Getting to the essentials in your writing or project
Back again on the topic of writing: with regard to #1 above, what do you really want to say in your piece of writing or work of art? There is a wonderful procedure suggested by Peter Elbow in his book and training program, Writing Without Teachers. His procedure is as effective for that purpose as is our ImageStream-based technique in #1. It can be used on its own quite well, and even better when used in combination with our ImageStream-based method. Here, in short, is a version of Elbow’s technique:
Write out your essay or exposition to its conclusion. Take that conclusion, set the rest of that first essay aside and, with your conclusion as your starting point, write out a new essay to ITS conclusion. Take THAT conclusion and use it to start a new essay and write it to ITS conclusion…. You will find that by 3 or 4 iterations into this process, you are saying some extraordinarily powerful things. Combine that with our ImageStream-based technique in #1 above and things will become…. quite remarkable.
There is much more, even, that can help you. The book we were originally writing, on how to totally blow past and eliminate writer’s block, grew in the writing and became a comprehensive self-taught course on creative writing techniques. We commend to your attention the book by Wenger and Bossert, End Writer’s Block Forever!
Even if you’ve only lightly thought about writing, consider the fact that, noticed or unnoticed, you have seen things that no other human being has seen, and thought thoughts that no other human being has thought, and that searched out and examined, SOME of these (and you won’t know which UNTIL you’ve searched out and examined them) are truly meaningful, worthwhile, potentially a valuable contribution.

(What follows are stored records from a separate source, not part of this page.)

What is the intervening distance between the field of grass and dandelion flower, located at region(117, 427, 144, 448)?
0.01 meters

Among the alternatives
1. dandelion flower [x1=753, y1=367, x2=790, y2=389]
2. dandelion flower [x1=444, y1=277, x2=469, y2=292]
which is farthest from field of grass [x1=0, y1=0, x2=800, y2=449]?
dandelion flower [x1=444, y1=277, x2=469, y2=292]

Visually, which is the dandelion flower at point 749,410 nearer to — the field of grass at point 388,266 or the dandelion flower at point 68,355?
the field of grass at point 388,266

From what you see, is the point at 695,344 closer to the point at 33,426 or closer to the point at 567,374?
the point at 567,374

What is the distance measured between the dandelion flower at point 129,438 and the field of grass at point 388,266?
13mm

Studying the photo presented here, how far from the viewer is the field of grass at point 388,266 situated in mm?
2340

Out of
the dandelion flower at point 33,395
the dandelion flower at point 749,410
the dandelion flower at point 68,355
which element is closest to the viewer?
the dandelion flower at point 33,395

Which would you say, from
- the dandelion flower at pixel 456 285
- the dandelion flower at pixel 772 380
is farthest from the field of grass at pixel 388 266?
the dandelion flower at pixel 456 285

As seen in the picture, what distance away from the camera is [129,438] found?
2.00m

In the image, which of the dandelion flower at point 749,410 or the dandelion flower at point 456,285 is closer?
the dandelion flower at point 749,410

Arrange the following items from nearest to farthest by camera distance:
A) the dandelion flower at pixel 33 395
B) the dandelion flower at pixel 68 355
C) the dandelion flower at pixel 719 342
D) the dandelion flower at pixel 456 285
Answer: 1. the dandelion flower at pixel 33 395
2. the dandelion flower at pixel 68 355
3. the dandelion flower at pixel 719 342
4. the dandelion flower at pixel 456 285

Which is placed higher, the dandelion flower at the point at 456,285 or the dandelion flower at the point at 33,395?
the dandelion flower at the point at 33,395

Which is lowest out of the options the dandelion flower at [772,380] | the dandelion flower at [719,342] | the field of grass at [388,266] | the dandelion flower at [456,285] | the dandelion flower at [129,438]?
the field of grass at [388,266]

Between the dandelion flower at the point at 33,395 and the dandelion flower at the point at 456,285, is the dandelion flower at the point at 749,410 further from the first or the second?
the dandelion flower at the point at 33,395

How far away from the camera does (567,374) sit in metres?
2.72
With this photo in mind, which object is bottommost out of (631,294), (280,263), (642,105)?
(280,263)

Also consider—and anyone who has written and published a book here will, I think, agree with me on this point—that writing about a topic, especially writing and polishing a book about a topic, is one of the most effective ways of learning about that topic, and certainly is far better and more effective for that purpose than is any classroom instruction. Writing and preparing your own book on a topic especially meaningful to you, with the intent to make it meaningful to readers: to do that is life-transforming. It develops and organizes your perceptions and thoughts and understandings in ways that no other method can. I commend this to you as a major strategy for developing yourself and your life wonderfully.